(Text block begins)
NFIU’s directive to govs, recipe for grassroots devt?

The Nigeria Financial Intelligent Unit (NFIU) recently directed that with effect from June 1, this year, banks, governors, financial institutions, public officers, and other stakeholders are banned from meddling with the statutory allocations of local governments. ABDULRAHMAN ZAKARIYAU and MOSES JOHN, in this report, take a critical look at the implications of the directive.

As a result of the federal system of government that Nigeria operates, the state government and even local government depend largely on the monthly funds that usually come from the federal allocation account committee (FAAC). Consequently, the monies are usually shared among the 36 states and the 774 local government areas. However, in attempt to put the local government statutory allocation to judicious use, NFIU issued a new directive which will take effect as from next month.

The directive

About a year ago, the All Progressives Congress (APC)-led federal government by President Muhammadu Buhari signed the Nigeria Financial Intelligent Unit (NFIU) Bill into Law, the separated the agency from the Economic and Financial Crimes Commission (EFCC). NFIU is to ensure transparency, effective and efficient and management administration and operation of the Nigerian Financial Intelligence Unit.

Also, NFIU is expected to institutionalise best practices in financial intelligence management in Nigeria and strengthen the existing system for combating money laundering and associated predicated offences, financing of terrorism and proliferation of weapons of mass destruction.

On May 6, 2019, in statement by the acting chief media analyst of the NFIU, Ahmed Dikko, explained the steps taken to protect local government allocations.

The statement read in part: “The NFIU requests all financial institutions, other relevant stakeholders, public servants, and the entire citizenry to ensure full compliance with the provisions of the guidelines already submitted to financial institutions and relevant enforcement agencies, including full enforcement of corresponding sanctions against violations from 1st June, 2019.

“Having realised through analysis that cash withdrawal and transactions from the State Joint Local Government Accounts (SJLGA), poses biggest corruption, money laundering and security threats at the grassroots levels and to the entire financial system and the country as a whole, decided to uphold the full provisions of Section 162 (6) (8)of the 1999 Nigerian Constitution as amended which designated State Joint Local Government Account into which shall be paid allocations to the local government councils from the federation account and from the state government.

“The amount standing to the credit of local government councils of a state shall be distributed among the local government councils of that state and not for other purposes. As far as the NFIU is concerned the responsibility of the account as a collection account is fully reinstated.”
(Text block ends)
* Your goal *
Answer these questions from the report on the NFIU directive:
1. From what date does the directive take effect?
2. Among how many local government areas are the monthly funds shared?
3. Which agency was the NFIU separated from when its bill was signed into law?
(Data section begins)
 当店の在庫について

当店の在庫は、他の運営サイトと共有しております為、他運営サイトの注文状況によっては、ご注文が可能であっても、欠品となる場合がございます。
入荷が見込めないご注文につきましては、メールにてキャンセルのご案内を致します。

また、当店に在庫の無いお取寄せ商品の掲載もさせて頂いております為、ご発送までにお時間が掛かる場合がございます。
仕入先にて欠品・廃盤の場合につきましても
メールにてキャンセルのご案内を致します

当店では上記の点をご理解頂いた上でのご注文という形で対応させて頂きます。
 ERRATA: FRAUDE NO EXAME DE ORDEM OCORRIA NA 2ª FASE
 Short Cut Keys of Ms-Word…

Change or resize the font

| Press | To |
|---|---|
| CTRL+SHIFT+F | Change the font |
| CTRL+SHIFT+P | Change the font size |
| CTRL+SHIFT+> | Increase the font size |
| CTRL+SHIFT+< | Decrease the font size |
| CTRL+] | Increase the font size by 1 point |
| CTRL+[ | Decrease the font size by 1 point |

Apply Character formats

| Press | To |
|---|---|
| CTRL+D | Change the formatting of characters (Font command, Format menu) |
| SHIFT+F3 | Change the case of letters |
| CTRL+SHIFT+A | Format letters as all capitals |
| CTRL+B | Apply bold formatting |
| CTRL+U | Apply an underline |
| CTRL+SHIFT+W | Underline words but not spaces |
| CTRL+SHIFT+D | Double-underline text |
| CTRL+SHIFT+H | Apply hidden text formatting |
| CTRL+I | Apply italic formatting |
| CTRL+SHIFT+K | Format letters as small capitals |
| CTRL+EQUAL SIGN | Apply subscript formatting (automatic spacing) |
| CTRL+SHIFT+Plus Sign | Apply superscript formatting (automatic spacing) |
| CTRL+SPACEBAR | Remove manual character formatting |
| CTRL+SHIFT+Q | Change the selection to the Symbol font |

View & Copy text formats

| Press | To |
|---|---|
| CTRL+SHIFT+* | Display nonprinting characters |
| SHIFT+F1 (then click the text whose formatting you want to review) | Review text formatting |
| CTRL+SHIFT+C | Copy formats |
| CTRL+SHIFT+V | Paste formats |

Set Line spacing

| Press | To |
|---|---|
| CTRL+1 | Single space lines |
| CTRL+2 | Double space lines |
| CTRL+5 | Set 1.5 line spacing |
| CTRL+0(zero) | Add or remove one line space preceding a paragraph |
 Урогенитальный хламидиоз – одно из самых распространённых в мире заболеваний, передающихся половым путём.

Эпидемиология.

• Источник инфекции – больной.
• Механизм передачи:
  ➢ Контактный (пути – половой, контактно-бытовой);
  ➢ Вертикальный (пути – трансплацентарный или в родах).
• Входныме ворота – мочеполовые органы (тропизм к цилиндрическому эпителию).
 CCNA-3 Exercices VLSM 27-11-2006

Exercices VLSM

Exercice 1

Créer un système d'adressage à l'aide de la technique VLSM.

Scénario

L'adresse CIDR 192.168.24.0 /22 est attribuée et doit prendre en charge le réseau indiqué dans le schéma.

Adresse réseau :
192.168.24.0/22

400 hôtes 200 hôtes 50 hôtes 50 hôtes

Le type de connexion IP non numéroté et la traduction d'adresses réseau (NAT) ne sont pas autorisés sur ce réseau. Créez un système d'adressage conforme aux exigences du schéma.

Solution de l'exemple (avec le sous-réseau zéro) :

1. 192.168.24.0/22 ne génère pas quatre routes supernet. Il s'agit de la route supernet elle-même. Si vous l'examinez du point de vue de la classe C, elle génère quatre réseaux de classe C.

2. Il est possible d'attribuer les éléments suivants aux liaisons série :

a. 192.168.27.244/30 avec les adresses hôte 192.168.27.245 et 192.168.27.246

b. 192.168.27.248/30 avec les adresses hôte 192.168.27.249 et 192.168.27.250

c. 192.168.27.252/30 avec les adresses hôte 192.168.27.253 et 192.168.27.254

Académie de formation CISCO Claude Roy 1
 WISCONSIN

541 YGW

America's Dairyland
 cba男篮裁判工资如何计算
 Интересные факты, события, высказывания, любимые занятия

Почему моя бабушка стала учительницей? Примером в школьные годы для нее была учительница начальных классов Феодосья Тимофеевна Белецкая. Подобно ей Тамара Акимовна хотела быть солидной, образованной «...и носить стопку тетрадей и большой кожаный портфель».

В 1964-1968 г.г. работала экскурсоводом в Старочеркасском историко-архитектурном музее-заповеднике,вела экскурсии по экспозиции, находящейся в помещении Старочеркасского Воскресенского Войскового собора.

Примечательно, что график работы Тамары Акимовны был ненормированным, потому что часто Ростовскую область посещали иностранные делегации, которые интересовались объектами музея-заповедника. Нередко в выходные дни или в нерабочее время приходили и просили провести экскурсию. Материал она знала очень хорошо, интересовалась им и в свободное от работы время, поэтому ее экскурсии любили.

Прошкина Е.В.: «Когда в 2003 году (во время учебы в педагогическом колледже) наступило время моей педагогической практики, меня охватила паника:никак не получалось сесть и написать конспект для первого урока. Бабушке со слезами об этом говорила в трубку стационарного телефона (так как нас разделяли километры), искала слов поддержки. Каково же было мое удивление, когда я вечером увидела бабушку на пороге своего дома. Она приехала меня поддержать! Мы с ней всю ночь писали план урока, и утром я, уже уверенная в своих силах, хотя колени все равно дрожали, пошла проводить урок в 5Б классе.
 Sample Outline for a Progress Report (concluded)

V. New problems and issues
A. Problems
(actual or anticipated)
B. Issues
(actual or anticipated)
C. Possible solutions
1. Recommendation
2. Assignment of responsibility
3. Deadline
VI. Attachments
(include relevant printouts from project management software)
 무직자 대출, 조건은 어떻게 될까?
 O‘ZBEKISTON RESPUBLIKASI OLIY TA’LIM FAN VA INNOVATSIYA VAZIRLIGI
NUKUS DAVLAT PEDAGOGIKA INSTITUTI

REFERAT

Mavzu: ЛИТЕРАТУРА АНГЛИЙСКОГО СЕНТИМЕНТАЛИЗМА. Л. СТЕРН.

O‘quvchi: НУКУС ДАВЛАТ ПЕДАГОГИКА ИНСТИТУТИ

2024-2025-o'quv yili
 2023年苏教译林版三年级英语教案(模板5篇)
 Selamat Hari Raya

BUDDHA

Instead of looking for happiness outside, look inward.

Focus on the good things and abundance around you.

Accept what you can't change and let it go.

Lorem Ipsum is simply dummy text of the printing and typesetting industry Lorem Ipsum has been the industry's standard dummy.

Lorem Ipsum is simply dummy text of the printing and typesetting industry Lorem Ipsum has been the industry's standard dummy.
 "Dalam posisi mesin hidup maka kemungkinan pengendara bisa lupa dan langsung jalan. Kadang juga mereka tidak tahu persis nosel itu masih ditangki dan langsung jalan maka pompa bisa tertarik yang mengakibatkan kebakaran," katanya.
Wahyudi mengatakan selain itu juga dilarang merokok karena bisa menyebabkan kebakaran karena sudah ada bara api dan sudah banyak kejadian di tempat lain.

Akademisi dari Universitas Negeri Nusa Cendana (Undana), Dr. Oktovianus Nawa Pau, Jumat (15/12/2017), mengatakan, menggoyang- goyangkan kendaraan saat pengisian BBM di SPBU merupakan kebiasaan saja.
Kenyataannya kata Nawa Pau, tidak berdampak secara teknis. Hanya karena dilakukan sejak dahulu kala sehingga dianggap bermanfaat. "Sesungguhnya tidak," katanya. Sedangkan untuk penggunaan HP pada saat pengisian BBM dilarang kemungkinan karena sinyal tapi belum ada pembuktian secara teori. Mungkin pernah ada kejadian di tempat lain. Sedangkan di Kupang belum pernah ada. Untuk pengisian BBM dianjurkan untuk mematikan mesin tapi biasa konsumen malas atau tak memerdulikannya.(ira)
(Data section ends)
* Response *
1. June 1, 2019
2. 774
3. The Economic and Financial Crimes Commission (EFCC)